Borel's_paradox

Borel–Kolmogorov paradox

Add article description

In probability theory, the Borel–Kolmogorov paradox (sometimes known as Borel's paradox) is a paradox relating to conditional probability with respect to an event of probability zero (also known as a null set). It is named after Émile Borel and Andrey Kolmogorov.

A great circle puzzle

Suppose that a random variable has a uniform distribution on a unit sphere. What is its conditional distribution on a great circle? Because of the symmetry of the sphere, one might expect that the distribution is uniform and independent of the choice of coordinates. However, two analyses give contradictory results. First, note that choosing a point uniformly on the sphere is equivalent to choosing the longitude $\lambda$ uniformly from $[-\pi ,\pi ]$ and choosing the latitude $\varphi$ from ${\textstyle [-{\frac {\pi }{2}},{\frac {\pi }{2}}]}$ with density ${\textstyle {\frac {1}{2}}\cos \varphi }$ .^[1] Then we can look at two different great circles:

If the coordinates are chosen so that the great circle is an equator (latitude $\varphi =0$ ), the conditional density for a longitude $\lambda$ defined on the interval $[-\pi ,\pi ]$ is $f(\lambda \mid \varphi =0)={\frac {1}{2\pi }}.$
If the great circle is a line of longitude with $\lambda =0$ , the conditional density for $\varphi$ on the interval ${\textstyle [-{\frac {\pi }{2}},{\frac {\pi }{2}}]}$ is $f(\varphi \mid \lambda =0)={\frac {1}{2}}\cos \varphi .$

One distribution is uniform on the circle, the other is not. Yet both seem to be referring to the same great circle in different coordinate systems.

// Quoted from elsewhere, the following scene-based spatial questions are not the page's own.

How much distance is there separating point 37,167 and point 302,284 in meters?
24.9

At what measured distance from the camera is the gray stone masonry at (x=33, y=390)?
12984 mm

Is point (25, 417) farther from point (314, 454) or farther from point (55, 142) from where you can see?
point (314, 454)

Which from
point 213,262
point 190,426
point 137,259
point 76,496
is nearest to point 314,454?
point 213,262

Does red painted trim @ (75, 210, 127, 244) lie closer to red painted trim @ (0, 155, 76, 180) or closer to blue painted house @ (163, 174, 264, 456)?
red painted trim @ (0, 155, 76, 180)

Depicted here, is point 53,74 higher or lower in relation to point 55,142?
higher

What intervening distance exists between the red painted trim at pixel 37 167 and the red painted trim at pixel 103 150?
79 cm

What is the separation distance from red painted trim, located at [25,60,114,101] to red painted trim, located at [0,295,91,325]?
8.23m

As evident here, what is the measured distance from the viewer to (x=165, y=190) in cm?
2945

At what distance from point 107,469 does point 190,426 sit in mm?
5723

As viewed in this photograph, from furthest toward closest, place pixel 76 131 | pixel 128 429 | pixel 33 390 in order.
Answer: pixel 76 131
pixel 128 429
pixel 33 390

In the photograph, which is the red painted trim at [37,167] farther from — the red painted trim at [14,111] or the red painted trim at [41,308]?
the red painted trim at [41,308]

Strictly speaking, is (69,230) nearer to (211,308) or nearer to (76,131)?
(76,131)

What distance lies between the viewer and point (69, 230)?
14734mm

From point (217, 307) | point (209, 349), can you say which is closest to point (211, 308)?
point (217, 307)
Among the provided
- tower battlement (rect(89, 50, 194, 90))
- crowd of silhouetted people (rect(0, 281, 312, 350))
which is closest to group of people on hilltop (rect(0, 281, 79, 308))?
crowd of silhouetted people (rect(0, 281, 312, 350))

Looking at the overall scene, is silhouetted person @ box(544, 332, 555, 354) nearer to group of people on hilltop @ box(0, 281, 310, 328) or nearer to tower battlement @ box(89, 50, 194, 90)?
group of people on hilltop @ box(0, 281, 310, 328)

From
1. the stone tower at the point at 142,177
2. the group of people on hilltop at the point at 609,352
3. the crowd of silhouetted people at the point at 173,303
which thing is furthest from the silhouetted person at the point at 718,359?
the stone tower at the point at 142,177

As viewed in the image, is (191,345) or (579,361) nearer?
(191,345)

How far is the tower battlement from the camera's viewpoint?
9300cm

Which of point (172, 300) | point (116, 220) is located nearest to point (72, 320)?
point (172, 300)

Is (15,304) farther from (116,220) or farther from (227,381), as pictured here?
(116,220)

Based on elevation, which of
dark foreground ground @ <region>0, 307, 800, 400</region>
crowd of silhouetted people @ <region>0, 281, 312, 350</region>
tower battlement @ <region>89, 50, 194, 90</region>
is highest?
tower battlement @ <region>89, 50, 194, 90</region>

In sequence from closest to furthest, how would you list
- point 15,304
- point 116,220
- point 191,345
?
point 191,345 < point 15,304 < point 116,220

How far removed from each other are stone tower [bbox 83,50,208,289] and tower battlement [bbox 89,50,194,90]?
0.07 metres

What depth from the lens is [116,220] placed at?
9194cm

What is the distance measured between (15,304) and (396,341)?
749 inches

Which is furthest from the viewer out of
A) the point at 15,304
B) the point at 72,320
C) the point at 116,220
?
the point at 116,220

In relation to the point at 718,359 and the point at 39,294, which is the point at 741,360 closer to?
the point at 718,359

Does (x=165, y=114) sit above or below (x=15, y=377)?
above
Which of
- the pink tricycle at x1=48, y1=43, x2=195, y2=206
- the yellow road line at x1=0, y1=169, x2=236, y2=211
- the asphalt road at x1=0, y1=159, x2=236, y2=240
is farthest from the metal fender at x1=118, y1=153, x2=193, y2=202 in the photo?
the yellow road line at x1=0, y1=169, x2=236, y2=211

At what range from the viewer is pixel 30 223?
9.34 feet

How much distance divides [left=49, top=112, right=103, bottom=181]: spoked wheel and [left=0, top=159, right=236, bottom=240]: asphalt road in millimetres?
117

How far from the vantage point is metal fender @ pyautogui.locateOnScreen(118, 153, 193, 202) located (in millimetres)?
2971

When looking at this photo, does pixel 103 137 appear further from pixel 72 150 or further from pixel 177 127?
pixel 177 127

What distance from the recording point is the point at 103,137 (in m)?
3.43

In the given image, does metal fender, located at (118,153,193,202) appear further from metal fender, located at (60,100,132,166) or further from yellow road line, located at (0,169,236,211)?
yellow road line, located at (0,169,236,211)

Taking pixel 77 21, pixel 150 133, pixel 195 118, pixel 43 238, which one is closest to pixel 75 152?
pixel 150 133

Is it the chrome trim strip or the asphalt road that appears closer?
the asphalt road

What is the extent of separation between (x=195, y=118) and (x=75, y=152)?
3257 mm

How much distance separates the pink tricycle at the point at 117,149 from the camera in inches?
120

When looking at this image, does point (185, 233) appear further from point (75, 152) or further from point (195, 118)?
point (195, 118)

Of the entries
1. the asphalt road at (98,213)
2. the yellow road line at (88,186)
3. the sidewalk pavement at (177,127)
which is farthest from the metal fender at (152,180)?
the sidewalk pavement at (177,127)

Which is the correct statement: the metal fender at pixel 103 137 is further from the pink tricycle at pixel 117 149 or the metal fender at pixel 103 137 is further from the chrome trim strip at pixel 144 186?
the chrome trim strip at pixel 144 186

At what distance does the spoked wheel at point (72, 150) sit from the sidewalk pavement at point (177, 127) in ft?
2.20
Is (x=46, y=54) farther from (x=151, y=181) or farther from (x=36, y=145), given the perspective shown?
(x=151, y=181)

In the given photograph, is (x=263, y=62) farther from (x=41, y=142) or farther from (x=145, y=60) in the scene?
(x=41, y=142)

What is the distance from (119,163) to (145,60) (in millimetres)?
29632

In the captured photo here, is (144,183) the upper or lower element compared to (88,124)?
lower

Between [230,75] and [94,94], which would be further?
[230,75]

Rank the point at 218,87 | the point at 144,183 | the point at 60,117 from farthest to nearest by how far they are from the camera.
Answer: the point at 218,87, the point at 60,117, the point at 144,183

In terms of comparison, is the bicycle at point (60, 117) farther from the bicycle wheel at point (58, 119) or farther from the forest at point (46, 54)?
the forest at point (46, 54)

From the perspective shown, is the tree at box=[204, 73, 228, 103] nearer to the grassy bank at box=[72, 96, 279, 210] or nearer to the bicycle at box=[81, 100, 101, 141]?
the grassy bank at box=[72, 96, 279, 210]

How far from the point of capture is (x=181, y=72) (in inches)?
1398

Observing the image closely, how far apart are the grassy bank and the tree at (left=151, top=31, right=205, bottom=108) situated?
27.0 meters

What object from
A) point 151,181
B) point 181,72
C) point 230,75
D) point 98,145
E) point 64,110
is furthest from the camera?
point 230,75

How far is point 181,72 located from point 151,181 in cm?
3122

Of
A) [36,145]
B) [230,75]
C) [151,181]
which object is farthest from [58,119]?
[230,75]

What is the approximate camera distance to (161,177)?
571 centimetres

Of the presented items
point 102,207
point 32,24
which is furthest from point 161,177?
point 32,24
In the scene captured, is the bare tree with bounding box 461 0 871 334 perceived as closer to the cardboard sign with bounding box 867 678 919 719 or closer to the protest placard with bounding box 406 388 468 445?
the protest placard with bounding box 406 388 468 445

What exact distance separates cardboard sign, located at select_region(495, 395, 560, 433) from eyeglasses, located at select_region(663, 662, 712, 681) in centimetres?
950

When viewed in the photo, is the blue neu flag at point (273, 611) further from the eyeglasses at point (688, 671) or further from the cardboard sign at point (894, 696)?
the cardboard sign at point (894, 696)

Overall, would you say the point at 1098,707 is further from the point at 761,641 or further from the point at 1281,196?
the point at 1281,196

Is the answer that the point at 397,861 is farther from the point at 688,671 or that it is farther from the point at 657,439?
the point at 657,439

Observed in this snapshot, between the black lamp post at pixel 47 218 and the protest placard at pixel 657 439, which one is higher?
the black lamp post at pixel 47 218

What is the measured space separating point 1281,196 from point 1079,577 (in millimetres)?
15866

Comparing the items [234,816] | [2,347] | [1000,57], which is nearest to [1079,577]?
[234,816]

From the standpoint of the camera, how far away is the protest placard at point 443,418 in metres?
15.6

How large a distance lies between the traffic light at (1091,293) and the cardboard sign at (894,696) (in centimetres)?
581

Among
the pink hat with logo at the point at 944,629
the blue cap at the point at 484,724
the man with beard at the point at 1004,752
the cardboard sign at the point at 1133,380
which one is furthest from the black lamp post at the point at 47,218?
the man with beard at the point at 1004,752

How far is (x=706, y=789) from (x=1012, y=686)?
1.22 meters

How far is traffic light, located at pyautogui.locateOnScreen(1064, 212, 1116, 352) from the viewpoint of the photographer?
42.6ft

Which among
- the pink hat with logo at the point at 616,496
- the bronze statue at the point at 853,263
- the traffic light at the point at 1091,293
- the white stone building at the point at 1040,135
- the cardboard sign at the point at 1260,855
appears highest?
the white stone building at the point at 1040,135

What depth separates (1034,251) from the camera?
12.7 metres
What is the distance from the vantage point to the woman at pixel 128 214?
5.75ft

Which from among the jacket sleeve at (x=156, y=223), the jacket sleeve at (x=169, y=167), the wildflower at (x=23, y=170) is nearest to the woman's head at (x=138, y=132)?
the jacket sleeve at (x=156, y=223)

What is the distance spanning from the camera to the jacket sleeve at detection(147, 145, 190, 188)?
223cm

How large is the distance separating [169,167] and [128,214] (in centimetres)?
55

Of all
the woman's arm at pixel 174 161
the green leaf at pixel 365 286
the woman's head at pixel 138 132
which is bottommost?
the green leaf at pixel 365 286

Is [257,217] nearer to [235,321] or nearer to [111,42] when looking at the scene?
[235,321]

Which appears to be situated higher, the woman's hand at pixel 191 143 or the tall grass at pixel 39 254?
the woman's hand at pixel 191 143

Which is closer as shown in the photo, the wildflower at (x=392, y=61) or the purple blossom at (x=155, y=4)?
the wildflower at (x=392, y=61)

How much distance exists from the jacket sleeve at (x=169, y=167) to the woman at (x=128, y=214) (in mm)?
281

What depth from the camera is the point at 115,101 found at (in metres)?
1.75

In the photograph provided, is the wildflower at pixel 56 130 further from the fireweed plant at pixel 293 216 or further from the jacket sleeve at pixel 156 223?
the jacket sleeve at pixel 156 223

Many quite futile arguments have raged — between otherwise competent probabilists — over which of these results is 'correct'.
— E.T. Jaynes^[1]

Mathematical explication

Measure theoretic perspective

To understand the problem we need to recognize that a distribution on a continuous random variable is described by a density f only with respect to some measure μ. Both are important for the full description of the probability distribution. Or, equivalently, we need to fully define the space on which we want to define f.

Let Φ and Λ denote two random variables taking values in Ω₁ = ${\textstyle \left[-{\frac {\pi }{2}},{\frac {\pi }{2}}\right]}$ respectively Ω₂ = [−π, π]. An event {Φ = φ, Λ = λ} gives a point on the sphere S(r) with radius r. We define the coordinate transform

{\begin{aligned}x&=r\cos \varphi \cos \lambda \\y&=r\cos \varphi \sin \lambda \\z&=r\sin \varphi \end{aligned}}

for which we obtain the volume element

\omega _{r}(\varphi ,\lambda )=\left\|{\partial (x,y,z) \over \partial \varphi }\times {\partial (x,y,z) \over \partial \lambda }\right\|=r^{2}\cos \varphi \ .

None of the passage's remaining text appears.